What Is Proof of Insurance?
Probably the most common way to show proof of insurance is to use the insurance card your provider gives you when you purchase coverage. (This is the little card most drivers store in their glove compartments.)
Other options include:
- A copy of the declarations page (sometimes referred to as the “dec page") that your insurance company issues when you cover your vehicle(s).
- Usually, you receive this page when you receive your insurance card.
- A copy of the insurance binder signed by the licensed insurance agent or broker.
- Typically, binders are temporary (distributed when you first obtain the policy); you might have to show more permanent proof at a later date.
- A copy of the application for any state-specific insurance program, signed by the insurance agent.
- A copy of a letter from the insurance company stating details about your coverage.
- Generally, this letter must be signed and on company letterhead.
- An electronic view of your information.
- You can show this information by logging into your account with the insurance company (using electronic means such as a smart phone app or laptop) and presenting it to the officer.

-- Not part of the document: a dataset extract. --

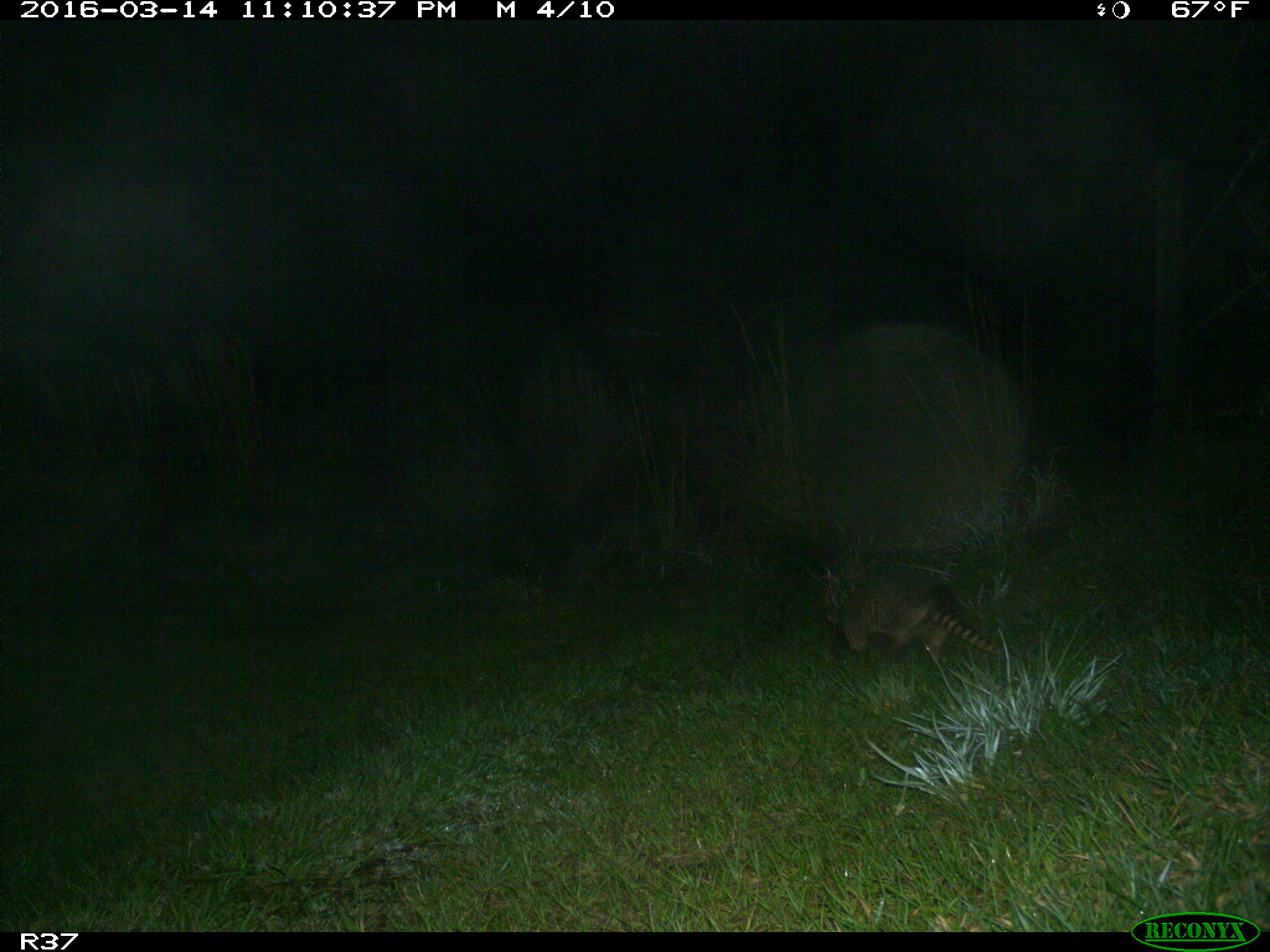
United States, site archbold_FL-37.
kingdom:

NOTE: These are just common options but not necessarily applicable to each insurance provider or state; check with your insurance company and your state's motor vehicle agency for options specific to your state, just in case.
By law, you must prove that you are able to pay for property damage and physical injuries your vehicle causes. This is called financial responsibility.

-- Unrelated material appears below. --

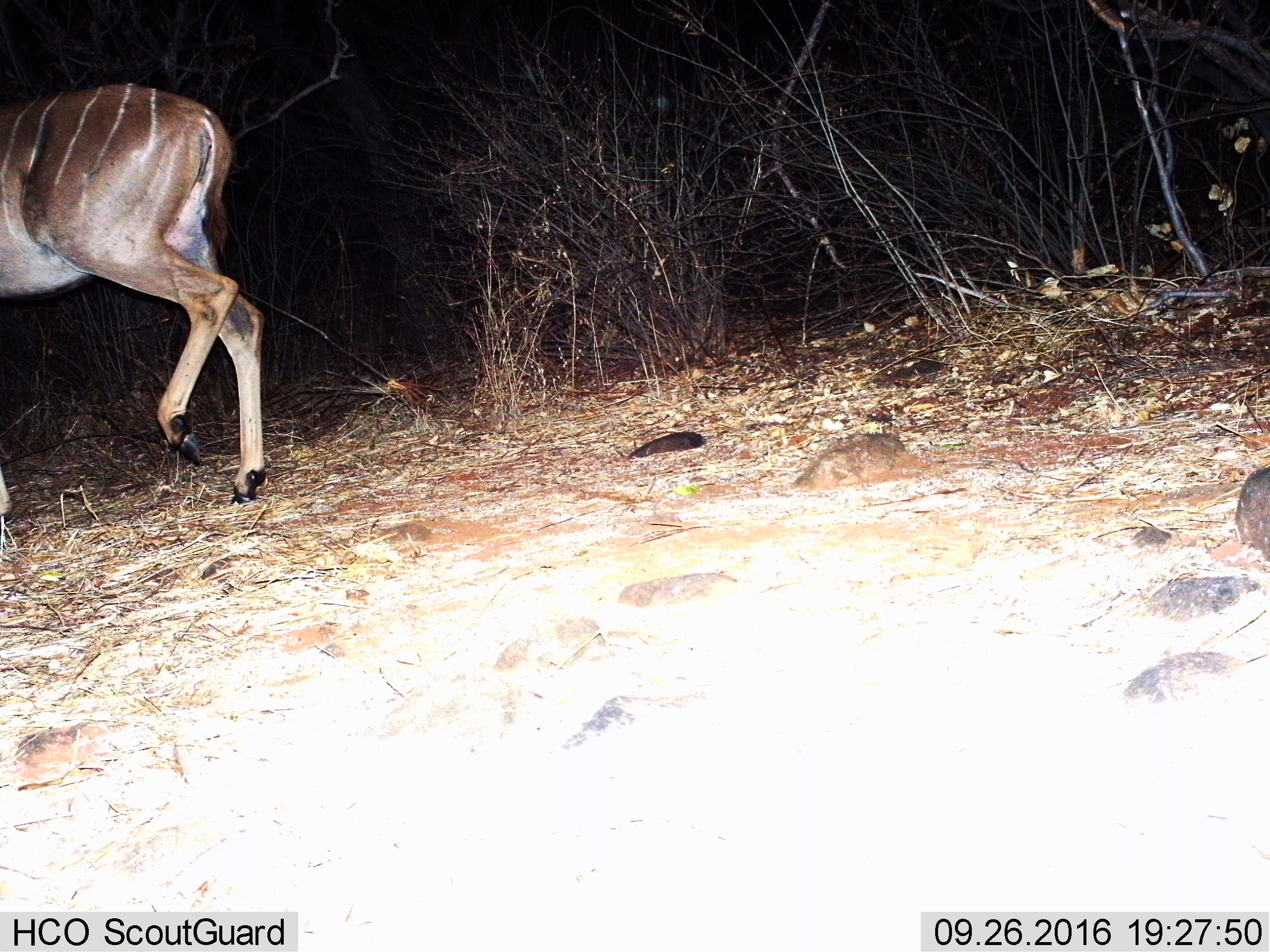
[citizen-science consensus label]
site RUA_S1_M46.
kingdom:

Each state sets its own car insurance coverage requirements and mimimum limits.
Visit our Car Insurance section and choose your state for specific information about how much insurance and which coverage types you're required to purchase, as well as any allowable alternatives to auto insurance.
When You Must Show Proof of Insurance
Typically, you must show proof of auto insurance when:
- You take your driving test.
- Most driver testing stations don't allow you to test in a vehicle without insurance.

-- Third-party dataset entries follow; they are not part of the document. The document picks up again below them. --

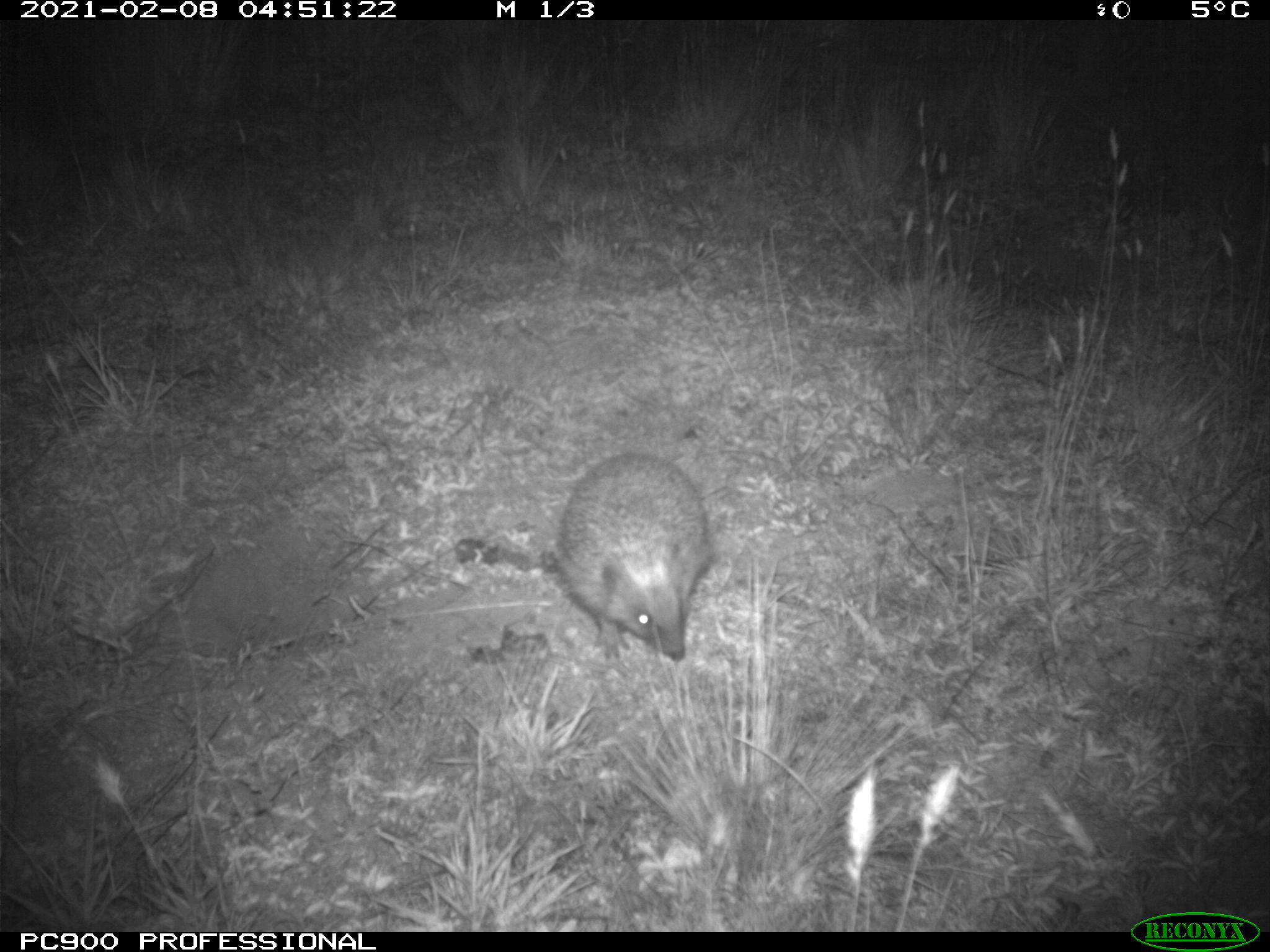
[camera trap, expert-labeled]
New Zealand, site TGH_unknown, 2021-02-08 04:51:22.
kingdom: Animalia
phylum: Chordata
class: Mammalia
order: Eulipotyphla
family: Erinaceidae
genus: Erinaceus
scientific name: Erinaceus europaeus europaeus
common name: european hedgehog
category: hedgehog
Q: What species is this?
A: Hedgehog (european hedgehog) (Erinaceus europaeus europaeus).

- You register your vehicle.
- You're involved in an accident.
- You're pulled over for a moving violation.
NOTE: Many states require car insurance companies to notify the state motor vehicle agency when a registered vehicle has a lapse or cancellation in coverage. When this happens, your motor vehicle agency might contact you for proof of new coverage.
Driving Uninsured or Without Proof of Insurance
When you drive uninsured, you risk getting some pretty heavy penalties, including:
- Having your license and/or registration suspended or cancelled.
- Facing jail time.
However, if you have insurance but you can't show proof upon request, you can still face consequences. If you can't show proof of insurance, for example during a traffic stop, you might:
- Get a ticket for no proof of insurance.
- Face fines.
- Be responsible for related court costs.
Keeping your proof of insurance with you when driving is extremely important.
What Is SR-22 Insurance?
Contrary to popular belief, SR-22 is not a type of car insurance; SR-22 is actually a document stating that you have insurance that covers at least the minimum liability requirements of your state.
You might be required to have an SR-22 if you:
- Have a DUI or other serious moving violation.
- Do not have insurance at the time of an at-fault accident.
- Have a certain number of traffic offenses.
- Have your license or registration revoked for any other reason.
You will be required to keep the SR-22 for a certain period of time. As long as the SR-22 is in effect, you must maintain at least the minimum insurance requirements of the state in which it was issued, even if you move to another state.*
If at any time during this period your insurance coverage lapses or is canceled, you will lose your license or registration again.